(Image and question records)

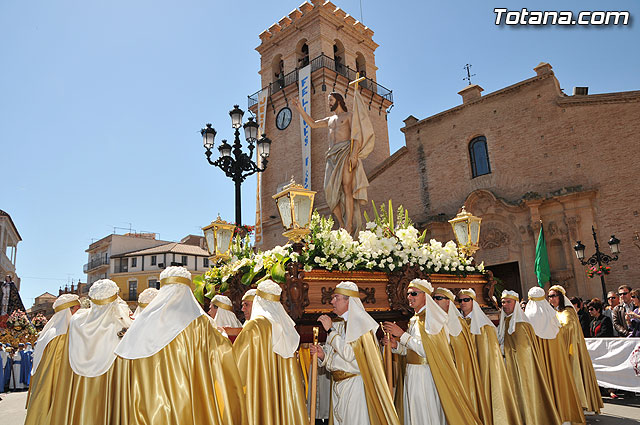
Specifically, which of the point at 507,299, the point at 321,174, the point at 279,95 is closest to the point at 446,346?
the point at 507,299

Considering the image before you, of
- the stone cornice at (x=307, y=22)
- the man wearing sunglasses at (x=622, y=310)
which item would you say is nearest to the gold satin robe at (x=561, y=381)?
the man wearing sunglasses at (x=622, y=310)

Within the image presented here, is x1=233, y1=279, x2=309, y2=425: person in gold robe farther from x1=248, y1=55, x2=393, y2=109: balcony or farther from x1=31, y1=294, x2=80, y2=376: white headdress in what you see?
x1=248, y1=55, x2=393, y2=109: balcony

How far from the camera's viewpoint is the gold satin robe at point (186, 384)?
3.91 metres

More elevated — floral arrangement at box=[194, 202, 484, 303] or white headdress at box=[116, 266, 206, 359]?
floral arrangement at box=[194, 202, 484, 303]

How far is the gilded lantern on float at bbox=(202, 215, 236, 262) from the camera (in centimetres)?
886

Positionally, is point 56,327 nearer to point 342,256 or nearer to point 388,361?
point 342,256

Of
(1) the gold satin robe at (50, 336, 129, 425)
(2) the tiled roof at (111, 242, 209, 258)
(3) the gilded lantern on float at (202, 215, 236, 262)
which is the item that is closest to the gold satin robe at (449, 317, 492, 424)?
(1) the gold satin robe at (50, 336, 129, 425)

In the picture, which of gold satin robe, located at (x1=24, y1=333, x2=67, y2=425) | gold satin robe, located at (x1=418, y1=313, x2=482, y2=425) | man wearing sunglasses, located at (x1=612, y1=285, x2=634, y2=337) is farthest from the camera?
man wearing sunglasses, located at (x1=612, y1=285, x2=634, y2=337)

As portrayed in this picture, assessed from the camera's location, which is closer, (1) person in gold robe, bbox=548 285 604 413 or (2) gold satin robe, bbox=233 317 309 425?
(2) gold satin robe, bbox=233 317 309 425

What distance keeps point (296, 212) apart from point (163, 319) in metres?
2.59

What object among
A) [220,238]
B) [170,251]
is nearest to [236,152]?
[220,238]

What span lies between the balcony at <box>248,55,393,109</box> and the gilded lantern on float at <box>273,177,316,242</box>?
2114 centimetres

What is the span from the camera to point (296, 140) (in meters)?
27.3

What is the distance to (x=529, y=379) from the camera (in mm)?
6406
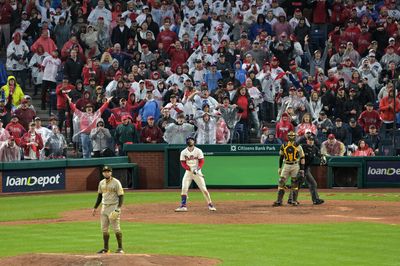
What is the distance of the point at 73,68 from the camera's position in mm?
33688

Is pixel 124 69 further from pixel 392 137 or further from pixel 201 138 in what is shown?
pixel 392 137

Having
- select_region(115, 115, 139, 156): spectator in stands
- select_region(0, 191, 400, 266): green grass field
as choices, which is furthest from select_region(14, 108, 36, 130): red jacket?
select_region(0, 191, 400, 266): green grass field

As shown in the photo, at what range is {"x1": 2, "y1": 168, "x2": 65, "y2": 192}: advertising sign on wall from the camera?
30078mm

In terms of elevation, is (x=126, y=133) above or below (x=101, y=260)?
above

● PROMPT
Transcribe the material as is, with images omitted.

● CORRECT ANSWER
Specifically, which of the point at 507,299, the point at 321,174, the point at 279,95 is closest to the point at 446,346?
the point at 507,299

Considering the image before you, of
- the stone cornice at (x=307, y=22)
- the man wearing sunglasses at (x=622, y=310)
which item would you say is nearest to the gold satin robe at (x=561, y=381)?
the man wearing sunglasses at (x=622, y=310)

Within the image presented here, is x1=233, y1=279, x2=309, y2=425: person in gold robe farther from x1=248, y1=55, x2=393, y2=109: balcony or farther from x1=31, y1=294, x2=80, y2=376: white headdress in what you see?
x1=248, y1=55, x2=393, y2=109: balcony

How far from the camera's viewpoint is the gold satin robe at point (186, 384)?
3.91 metres

More elevated — floral arrangement at box=[194, 202, 484, 303] or white headdress at box=[116, 266, 206, 359]?
floral arrangement at box=[194, 202, 484, 303]

How far is the gilded lantern on float at bbox=(202, 215, 236, 262) from the camera (in centimetres)?
886

Positionally, is point 56,327 nearer to point 342,256 or nearer to point 388,361?
point 342,256

Of
(1) the gold satin robe at (50, 336, 129, 425)
(2) the tiled roof at (111, 242, 209, 258)
(3) the gilded lantern on float at (202, 215, 236, 262)
which is the item that is closest to the gold satin robe at (449, 317, 492, 424)?
(1) the gold satin robe at (50, 336, 129, 425)

In the picture, which of gold satin robe, located at (x1=24, y1=333, x2=67, y2=425) | gold satin robe, located at (x1=418, y1=313, x2=482, y2=425) | man wearing sunglasses, located at (x1=612, y1=285, x2=634, y2=337) is farthest from the camera?
man wearing sunglasses, located at (x1=612, y1=285, x2=634, y2=337)

As portrayed in this picture, assessed from the camera's location, which is closer, (1) person in gold robe, bbox=548 285 604 413 or (2) gold satin robe, bbox=233 317 309 425?
(2) gold satin robe, bbox=233 317 309 425

What distance keeps point (296, 212) apart from point (163, 319) in metres?
2.59

What object among
A) [220,238]
B) [170,251]
is nearest to [236,152]?
[220,238]

What span lies between the balcony at <box>248,55,393,109</box> and the gilded lantern on float at <box>273,177,316,242</box>?
2114 centimetres

What is the span from the camera to point (296, 140) (in meters)?
27.3

What is the distance to (x=529, y=379) from the camera (in mm)?
6406
What is the distance of the point at 73,68 from the camera's position in mm?
33688

Is pixel 124 69 further from pixel 392 137 or further from pixel 201 138 in what is shown?
pixel 392 137

Having
- select_region(115, 115, 139, 156): spectator in stands
- select_region(0, 191, 400, 266): green grass field
as choices, which is furthest from select_region(14, 108, 36, 130): red jacket?
select_region(0, 191, 400, 266): green grass field

As shown in the photo, at what range is {"x1": 2, "y1": 168, "x2": 65, "y2": 192}: advertising sign on wall from the camera?
30078mm

In terms of elevation, is (x=126, y=133) above or below (x=101, y=260)?
above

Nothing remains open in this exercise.